=== WORK REQUEST ===
Taking the line with "Moving vote fraction: 100%." as the first and the line with "genus: Urocyon" as the last, set down exactly every line in that range from the entries below, and no more.

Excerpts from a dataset
====

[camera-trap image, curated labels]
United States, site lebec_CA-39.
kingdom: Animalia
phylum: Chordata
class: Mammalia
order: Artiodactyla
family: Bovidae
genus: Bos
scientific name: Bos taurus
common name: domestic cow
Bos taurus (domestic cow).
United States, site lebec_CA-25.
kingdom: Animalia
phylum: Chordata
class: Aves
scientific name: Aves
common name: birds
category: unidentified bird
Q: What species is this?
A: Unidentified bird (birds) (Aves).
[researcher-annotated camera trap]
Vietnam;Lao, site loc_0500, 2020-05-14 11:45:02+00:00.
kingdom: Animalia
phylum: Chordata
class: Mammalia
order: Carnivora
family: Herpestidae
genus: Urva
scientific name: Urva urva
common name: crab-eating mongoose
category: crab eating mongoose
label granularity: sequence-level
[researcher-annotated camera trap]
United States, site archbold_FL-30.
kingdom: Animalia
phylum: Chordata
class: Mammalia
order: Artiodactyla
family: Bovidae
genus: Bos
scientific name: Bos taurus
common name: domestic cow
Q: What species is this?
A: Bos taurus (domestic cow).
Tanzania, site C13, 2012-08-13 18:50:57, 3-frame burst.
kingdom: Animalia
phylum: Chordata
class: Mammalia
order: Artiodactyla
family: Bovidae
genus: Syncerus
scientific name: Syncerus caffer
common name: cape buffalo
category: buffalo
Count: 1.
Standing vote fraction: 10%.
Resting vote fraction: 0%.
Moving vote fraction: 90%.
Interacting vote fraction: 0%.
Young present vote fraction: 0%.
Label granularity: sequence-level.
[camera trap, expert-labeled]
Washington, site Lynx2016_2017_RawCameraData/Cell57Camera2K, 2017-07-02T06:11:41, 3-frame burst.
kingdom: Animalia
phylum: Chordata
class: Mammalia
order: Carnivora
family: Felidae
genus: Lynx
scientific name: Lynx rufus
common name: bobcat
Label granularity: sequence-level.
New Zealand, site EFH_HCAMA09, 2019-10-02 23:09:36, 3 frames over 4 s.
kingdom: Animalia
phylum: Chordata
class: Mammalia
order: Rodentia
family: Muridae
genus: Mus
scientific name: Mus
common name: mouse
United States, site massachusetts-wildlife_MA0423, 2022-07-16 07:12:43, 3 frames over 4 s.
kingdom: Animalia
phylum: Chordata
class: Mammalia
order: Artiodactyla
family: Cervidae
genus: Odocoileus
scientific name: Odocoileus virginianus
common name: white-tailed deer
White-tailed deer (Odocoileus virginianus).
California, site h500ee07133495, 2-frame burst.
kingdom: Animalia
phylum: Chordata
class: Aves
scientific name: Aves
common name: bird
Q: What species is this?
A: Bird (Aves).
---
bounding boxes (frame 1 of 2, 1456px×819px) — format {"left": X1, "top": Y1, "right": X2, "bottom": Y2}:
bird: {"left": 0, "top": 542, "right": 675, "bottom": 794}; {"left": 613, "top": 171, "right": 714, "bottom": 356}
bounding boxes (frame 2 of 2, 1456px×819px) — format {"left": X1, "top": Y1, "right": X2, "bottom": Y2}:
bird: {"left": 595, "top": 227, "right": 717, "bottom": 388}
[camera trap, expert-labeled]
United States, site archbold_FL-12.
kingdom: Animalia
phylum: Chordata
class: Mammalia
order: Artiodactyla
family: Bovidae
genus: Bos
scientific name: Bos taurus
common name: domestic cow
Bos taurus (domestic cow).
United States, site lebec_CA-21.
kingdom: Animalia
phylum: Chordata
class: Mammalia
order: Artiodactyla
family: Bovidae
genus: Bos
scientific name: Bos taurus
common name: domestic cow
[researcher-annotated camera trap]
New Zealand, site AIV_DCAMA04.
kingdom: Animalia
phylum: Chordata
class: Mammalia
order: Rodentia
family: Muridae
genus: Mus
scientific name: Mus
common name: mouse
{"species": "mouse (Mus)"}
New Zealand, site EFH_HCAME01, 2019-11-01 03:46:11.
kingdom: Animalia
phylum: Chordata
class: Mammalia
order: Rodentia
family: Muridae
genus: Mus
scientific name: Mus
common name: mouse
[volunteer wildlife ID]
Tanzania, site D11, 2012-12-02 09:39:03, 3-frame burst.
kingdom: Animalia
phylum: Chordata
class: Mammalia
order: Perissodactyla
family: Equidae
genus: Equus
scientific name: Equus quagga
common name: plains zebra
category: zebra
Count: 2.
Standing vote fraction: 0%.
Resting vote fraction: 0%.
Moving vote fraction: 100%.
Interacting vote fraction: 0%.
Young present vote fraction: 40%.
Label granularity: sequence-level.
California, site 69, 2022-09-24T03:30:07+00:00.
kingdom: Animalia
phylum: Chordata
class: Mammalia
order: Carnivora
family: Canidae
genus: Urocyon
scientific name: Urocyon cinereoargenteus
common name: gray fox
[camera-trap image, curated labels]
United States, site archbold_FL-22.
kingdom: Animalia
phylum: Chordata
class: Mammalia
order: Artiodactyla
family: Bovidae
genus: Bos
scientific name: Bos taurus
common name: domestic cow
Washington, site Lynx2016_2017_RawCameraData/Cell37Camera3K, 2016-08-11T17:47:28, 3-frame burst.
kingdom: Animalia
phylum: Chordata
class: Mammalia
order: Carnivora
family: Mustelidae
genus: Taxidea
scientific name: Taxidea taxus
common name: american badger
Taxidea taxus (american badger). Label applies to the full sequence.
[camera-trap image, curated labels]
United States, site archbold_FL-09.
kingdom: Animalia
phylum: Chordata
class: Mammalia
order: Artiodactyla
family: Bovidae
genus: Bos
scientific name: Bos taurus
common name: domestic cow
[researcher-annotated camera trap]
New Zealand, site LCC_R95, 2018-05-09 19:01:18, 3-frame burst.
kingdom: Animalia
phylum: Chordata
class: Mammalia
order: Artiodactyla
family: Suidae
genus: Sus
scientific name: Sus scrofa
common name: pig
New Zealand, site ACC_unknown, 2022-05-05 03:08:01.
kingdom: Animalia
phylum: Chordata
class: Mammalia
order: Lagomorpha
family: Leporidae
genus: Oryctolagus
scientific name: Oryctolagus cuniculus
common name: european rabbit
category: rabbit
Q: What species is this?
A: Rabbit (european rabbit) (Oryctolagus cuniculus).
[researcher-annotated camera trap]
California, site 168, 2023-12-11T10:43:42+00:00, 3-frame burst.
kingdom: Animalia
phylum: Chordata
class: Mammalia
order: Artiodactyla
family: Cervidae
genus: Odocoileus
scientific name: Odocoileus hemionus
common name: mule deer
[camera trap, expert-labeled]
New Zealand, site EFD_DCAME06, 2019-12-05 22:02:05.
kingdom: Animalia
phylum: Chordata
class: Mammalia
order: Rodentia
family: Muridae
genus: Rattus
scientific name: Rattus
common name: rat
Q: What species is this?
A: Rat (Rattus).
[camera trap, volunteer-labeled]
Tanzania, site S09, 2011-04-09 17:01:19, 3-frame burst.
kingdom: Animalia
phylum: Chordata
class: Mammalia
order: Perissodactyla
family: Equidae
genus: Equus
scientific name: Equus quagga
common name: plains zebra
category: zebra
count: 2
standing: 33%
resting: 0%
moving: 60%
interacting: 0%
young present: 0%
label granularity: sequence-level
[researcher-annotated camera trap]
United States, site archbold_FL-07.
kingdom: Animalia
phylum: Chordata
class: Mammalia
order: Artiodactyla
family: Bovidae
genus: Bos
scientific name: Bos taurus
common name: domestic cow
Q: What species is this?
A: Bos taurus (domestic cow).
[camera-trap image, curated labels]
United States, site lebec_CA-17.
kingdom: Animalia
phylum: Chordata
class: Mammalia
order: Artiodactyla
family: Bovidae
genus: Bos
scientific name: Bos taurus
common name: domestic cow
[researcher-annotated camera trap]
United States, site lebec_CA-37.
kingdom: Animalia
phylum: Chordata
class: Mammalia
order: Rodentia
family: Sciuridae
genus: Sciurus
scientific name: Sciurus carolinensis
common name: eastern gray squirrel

====

=== RESPONSE TO THE EXERCISE ===
Moving vote fraction: 100%.
Interacting vote fraction: 0%.
Young present vote fraction: 40%.
Label granularity: sequence-level.
California, site 69, 2022-09-24T03:30:07+00:00.
kingdom: Animalia
phylum: Chordata
class: Mammalia
order: Carnivora
family: Canidae
genus: Urocyon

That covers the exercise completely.